Guideline B-20 Stress test continues to impact housing sales in BC but Vancouver Island is a bit more sheltered. The Vancouver Island Real Estate Board, which stretches from North of the Malahat on Vancouver Island, reported sales of single-family homes in February dropped by 28% year over year but were up 10% from January.
Last month, 228 single-family homes sold on the Multiple Listing Service® (MLS®) System compared to 315 in February 2018 and 208 the previous month. Apartment and townhouse categories found sales dipped by 20% and 21%, respectively. The inventory of single-family homes in February rose by 23% from one year ago (812 to 999) while active listings of apartments climbed by 17% (224 to 261) year over year and townhouses by 28% (127 to 163).
In its 2019 First-Quarter Housing Market Update, the British Columbia Real Estate Association (BCREA) expects residential sales in the province to increase 2.1% to 80,000 units this year, after recording 78,345 in 2018. MLS® residential sales are forecast to increase a further 6.9% to 85,500 units in 2020, while the 10-year average is 85,800 units.

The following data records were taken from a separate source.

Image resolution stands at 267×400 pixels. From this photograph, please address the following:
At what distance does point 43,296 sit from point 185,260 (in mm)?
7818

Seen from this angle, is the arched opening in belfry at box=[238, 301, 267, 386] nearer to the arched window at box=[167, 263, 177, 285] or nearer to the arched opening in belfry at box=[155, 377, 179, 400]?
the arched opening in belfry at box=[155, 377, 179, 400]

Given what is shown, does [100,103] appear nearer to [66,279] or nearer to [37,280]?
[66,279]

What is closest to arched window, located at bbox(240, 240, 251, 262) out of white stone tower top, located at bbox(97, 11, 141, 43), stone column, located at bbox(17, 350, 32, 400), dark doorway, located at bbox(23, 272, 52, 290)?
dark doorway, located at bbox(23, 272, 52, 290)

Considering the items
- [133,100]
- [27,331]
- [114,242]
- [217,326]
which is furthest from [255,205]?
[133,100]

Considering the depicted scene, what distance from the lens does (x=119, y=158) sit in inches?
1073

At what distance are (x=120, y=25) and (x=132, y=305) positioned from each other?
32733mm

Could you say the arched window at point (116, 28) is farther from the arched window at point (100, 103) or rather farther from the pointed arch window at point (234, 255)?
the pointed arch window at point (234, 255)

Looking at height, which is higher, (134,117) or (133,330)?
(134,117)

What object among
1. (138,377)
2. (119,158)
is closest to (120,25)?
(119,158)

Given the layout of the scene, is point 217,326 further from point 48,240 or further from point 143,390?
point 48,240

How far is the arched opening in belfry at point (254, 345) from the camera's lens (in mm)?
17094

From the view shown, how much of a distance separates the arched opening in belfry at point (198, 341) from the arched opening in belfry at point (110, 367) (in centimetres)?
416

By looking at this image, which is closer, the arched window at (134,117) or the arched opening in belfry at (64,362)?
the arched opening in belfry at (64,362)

BCREA does believe the negative shock to affordability and purchasing power created by the mortgage stress test (Guideline B-20) is expected to continue constraining housing demand throughout the province this year, cutting the homeownership aspirations of many millennials off at the knees. Locally, the population demographics on Vancouver Island have offered some protection from B-20’s negative fallout, however VIREB’s housing market has not emerged unscathed. The stress test is reducing demand for higher-priced properties and pushing buyers towards less expensive homes, which in turn is compressing the lower end of the market. So far, declining demand has not reduced house prices in the VIREB area. Although Buyers are starting to have more choices, currently inventory still remains tight in several categories.
The benchmark price in Nanaimo of a single-family home rose 3.45% from one year ago to $545,700 and up slightly from January. (Benchmark pricing tracks the value of a typical home in the reported area.) In the apartment category, the benchmark price climbed to $338,900, up 11.76% from last year and almost 2 % from January. The benchmark price of a townhouse hit $357,600 last month, up 8.38% over February 2018 and 3% from January.
The benchmark price of a single-family home board-wide was $507,800 in February, a 6% increase from one year ago and up slightly from January. In the apartment category, the benchmark price climbed to $324,500, up 11% from last year and 2% from January. The benchmark price of a townhouse hit $413,600 last month, up 11% over February 2018 and slightly higher than in January.
Broken down into areas, the benchmark price of a single-family home in the Campbell River area hit $418,100, an increase of 8% over February 2018. In the Comox Valley, the benchmark price reached $504,500, up 7% from last February. Duncan reported a benchmark price of $463,100, up 7% from February 2018 but down slightly from January. The Parksville-Qualicum area saw its benchmark price increase by 9% to $586,400. The cost of a benchmark single-family home in Port Alberni reached $307,100 in January, up 14% from one year ago.
Trend-wise, despite continued price increases, VIREB’s housing market has transitioned from one favouring sellers to one that is balanced or near balanced. Balanced markets offer buyers more choice and more room to negotiate, while sellers may need to curb their expectations. A balanced market does not really favour one over the other. Sellers need to be realistic and price their home correctly as Buyers are very savvy and are less willing to jump into a purchase and many are choosing not to compete in potential multiple offer situations. In Naniamo Single Family homes are still selling within 98% of their listing price if priced correctly.
“When fewer buyers are competing for a property, sellers need to be far more strategic, which is why the advice of a local REALTOR® is so beneficial,” says Kaye Broens, 2019 VIREB President. “We’ll conduct a comparative marketing analysis using recent sales data to determine an optimal selling price for your home.” Broens adds, however, that sellers need to realize the glory days of 2016 and 2017 are over. “We’re seeing a clear disconnect between buyers and sellers,” says Broens. “Many people still want to list their homes at 2016 and 2017 prices, and that just isn’t realistic.”